- Input -
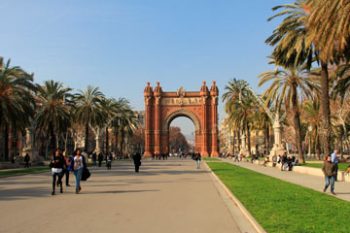 Qué hacer en Barcelona en diciembre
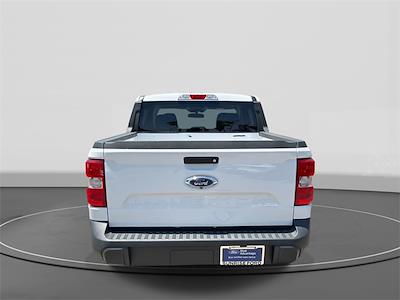 2022 Ford Maverick SuperCrew Cab 4x2 Pickup for sale #B33230 - photo 2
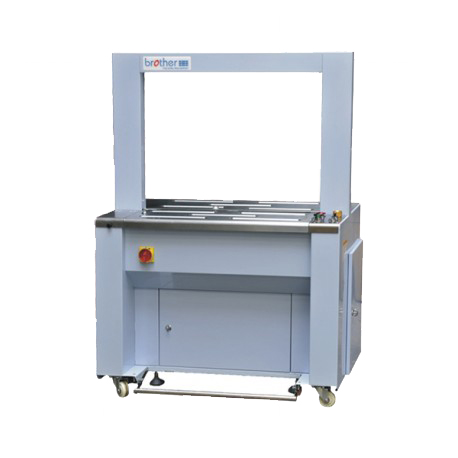 ap-8060-a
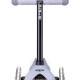 Trotinette Micro Mini2Grow Deluxe LED 2.0 2026  - Trottinette Enfants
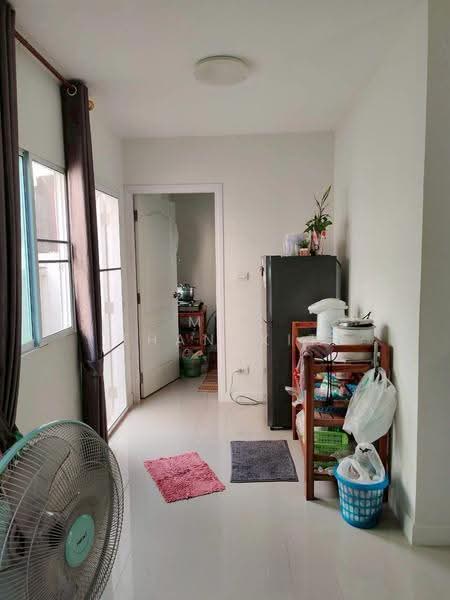 Lanceo Crib Pinklao-Wongwaen : แลนซีโอ คริป ปิ่นเกล้า-วงแหวนฯ (ส้มเกลี้ยง), นนทบุรี, ซอยวัดส้มเกลี้ยง ถนนกาญจนาภิเษก, ศาลากลาง, บางกรวย, นนทบุรี, 160 ตร.ม., บ้านเดี่ยว ขาย, โดย Mai Thanakit, 500570863 - DDproperty.com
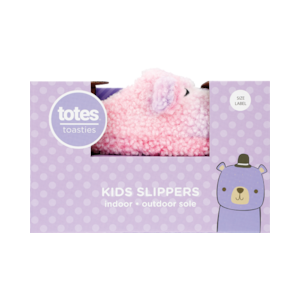 50% off Totes Footwear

- Your assignment -
Convert the material above into a JSON list of strings with one string per line, skipping any blank lines and omitting the picture markers.

- Answer box -
[
  " Qué hacer en Barcelona en diciembre",
  " 2022 Ford Maverick SuperCrew Cab 4x2 Pickup for sale #B33230 - photo 2",
  " ap-8060-a",
  " Trotinette Micro Mini2Grow Deluxe LED 2.0 2026  - Trottinette Enfants",
  " Lanceo Crib Pinklao-Wongwaen : แลนซีโอ คริป ปิ่นเกล้า-วงแหวนฯ (ส้มเกลี้ยง), นนทบุรี, ซอยวัดส้มเกลี้ยง ถนนกาญจนาภิเษก, ศาลากลาง, บางกรวย, นนทบุรี, 160 ตร.ม., บ้านเดี่ยว ขาย, โดย Mai Thanakit, 500570863 - DDproperty.com",
  " 50% off Totes Footwear"
]